Keputusan tersebut menghapus seperlima dari harga sahamnya di lantai bursa Hong Kong, sebelum akhirnya dihentikan. Kini nilai perusahaan sekitar US$ 275 juta (sekitar Rp 4,3 triliun) dengan utang sebesar Rp 328 miliar atau Rp 5,2 kuadriliun.
Tiga tahun lalu perusahaan pertama kali mengalami gagal bayar hutang. Kini, pasca keputusan likuidasi, masih tidak jelas pula apa yang terjadi selanjutnya.
Para pelaku pasar melihat akan terjadi pertarungan sengit antara pemodal dari Barat dan pembuat kebijakan di Cina. Pasalnya, meskipun likuidasi Evergrande diputuskan di Hong Kong, namun aset perusahaan tersimpan di Tiongkok daratan.
Evergrande memiliki sekitar seribu proyek di wilayah ini. Perusahaan berbasis di Guangzhou dan memiliki aset senilai $ 240 miliar.
Ini berarti investor Barat yang meminjamkan miliaran dolar ke Evergrande harus menunggu keputusan pengadilan Cina untuk mendapatkan uangnya kembali. Tak hanya para penanam modal ini juga akan beradu dengan investor ritel dan kecil di Negeri Panda.
Secara peringkat, dua investor terakhir tersebut memiliki peringkat lebih rendah dibanding penanam modal luar negeri dalam hal pembagian pembayaran. “Jika ada pilihan yang perlu diambil, saya yakin pemerintah Tiongkok akan melindungi investor ritel dalam negeri dibandingkan investor asing,” kata ekonom senior Natixis di Hong Kong, Gary Ng.
Kepala Ekonom Capital Economics, Duncan Wrigley, memperingatkan para investor akan kesulitan mendapatkan uang mereka kembali. "Ini akan menimbulkan masalah politik dan sosial,” katanya.
Obligasi Kungfu Evergrande
Sebelum krisis properti terjadi di Tiongkok, terjadi Era Keemasan pada sektor tersebut. Evergrande mengumpulkan uang dengan menerbitkan surat pernyataan utang atau IOU dalam bentuk dolar Amerika Serikat, bukan renminbi. Tujuannya adalah menarik investasi asing.

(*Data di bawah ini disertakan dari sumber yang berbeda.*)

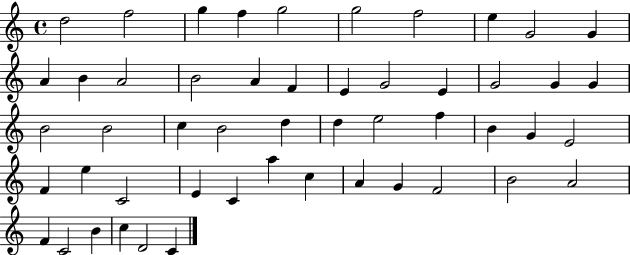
D5/h F5/h G5/q F5/q G5/h G5/h F5/h E5/q G4/h G4/q A4/q B4/q A4/h B4/h A4/q F4/q E4/q G4/h E4/q G4/h G4/q G4/q B4/h B4/h C5/q B4/h D5/q D5/q E5/h F5/q B4/q G4/q E4/h F4/q E5/q C4/h E4/q C4/q A5/q C5/q A4/q G4/q F4/h B4/h A4/h F4/q C4/h B4/q C5/q D4/h C4/q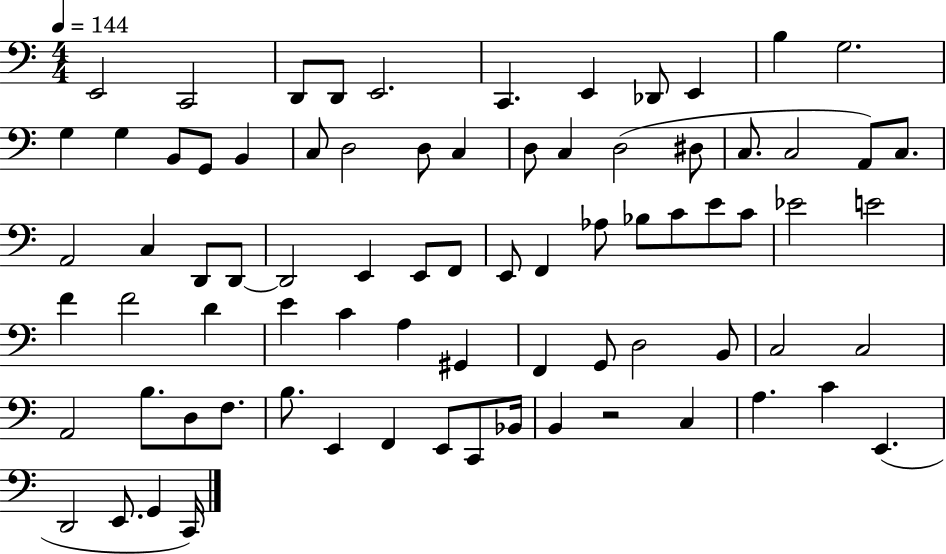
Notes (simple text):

E2/h C2/h D2/e D2/e E2/h. C2/q. E2/q Db2/e E2/q B3/q G3/h. G3/q G3/q B2/e G2/e B2/q C3/e D3/h D3/e C3/q D3/e C3/q D3/h D#3/e C3/e. C3/h A2/e C3/e. A2/h C3/q D2/e D2/e D2/h E2/q E2/e F2/e E2/e F2/q Ab3/e Bb3/e C4/e E4/e C4/e Eb4/h E4/h F4/q F4/h D4/q E4/q C4/q A3/q G#2/q F2/q G2/e D3/h B2/e C3/h C3/h A2/h B3/e. D3/e F3/e. B3/e. E2/q F2/q E2/e C2/e Bb2/s B2/q R/h C3/q A3/q. C4/q E2/q. D2/h E2/e. G2/q C2/s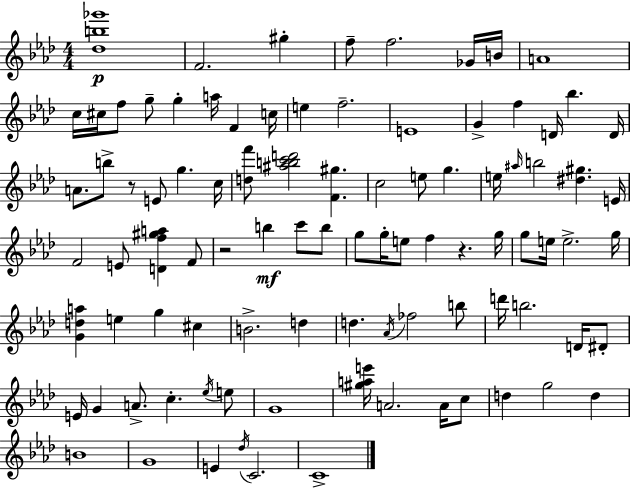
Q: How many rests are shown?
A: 3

Manajer dana investasi, seperti Ashmore, Amundi, HSB, dan UBS, tertarik dengan surat utang itu. Mereka menyebutnya Obligasi Kungfu. Lalu, berbagai perusahaan serupa masuk hingga puncaknya Evergrande memegang IOU hingga US$ 19 miliar.
Namun, ketika Evergrande gagal membayar utang pada 2021, nilai obligasi langsung amblas, dari 95 sen menjad 20 sen dolar AS. Kini, angkanya tersisa 1,5 sen dolar AS.
Utang tersebut lalu diakusisi, salah satunya oleh Saba Capital Management. Kelompok investor ini dipimpin oleh bank investasi Moelis & Company dan Kirkland.
"Ini adalah tim yang jumlah pengacaranya sama banyaknya dengan manajer portofolionya. Kuncinya adalah mencoba memprediksi bagaimana pengadilan akan memainkannya," ujar salah satu investor obligasi tersebut.
Perkiraan apa yang akan diputuskan pengadilan Cina tentu akan sulit. Apalagi saat ini Preisden Xi Jinping mengubah prioritas program ekonominya. Ia mencoba mengalihkan fokus dari investasi dan properti ke konsumsi dan produksi yang bernilai tinggi.
Business Insider menulis, likuidasi Evergrande terjadi ketika perekonomian Tiongkok menghadapi hambatan signifikan. Mulai dari krisis properti, tekanan deflasi, dan krisis demografi.
Sentimen pasar terhadap perekonomian Tiongkok sangat buruk dalam beberapa. bulan terakhir. Pasar saham negara ini pun anjlok besar-besaran pada pekan lalu karena investor banyak yang melakukan aksi jual.
Di sisi lain, likuidasi Evergrande dapat menjadi aksi paling ekstrem Beijing dalam meredam gelembung di sektor properti. "Ini bagus dalam jangka panjang tapi sangat sulit dalam jangka pendek," kata Direktur Pelaksana Orient Capital Research, Andrew Collier, kepada Reuters.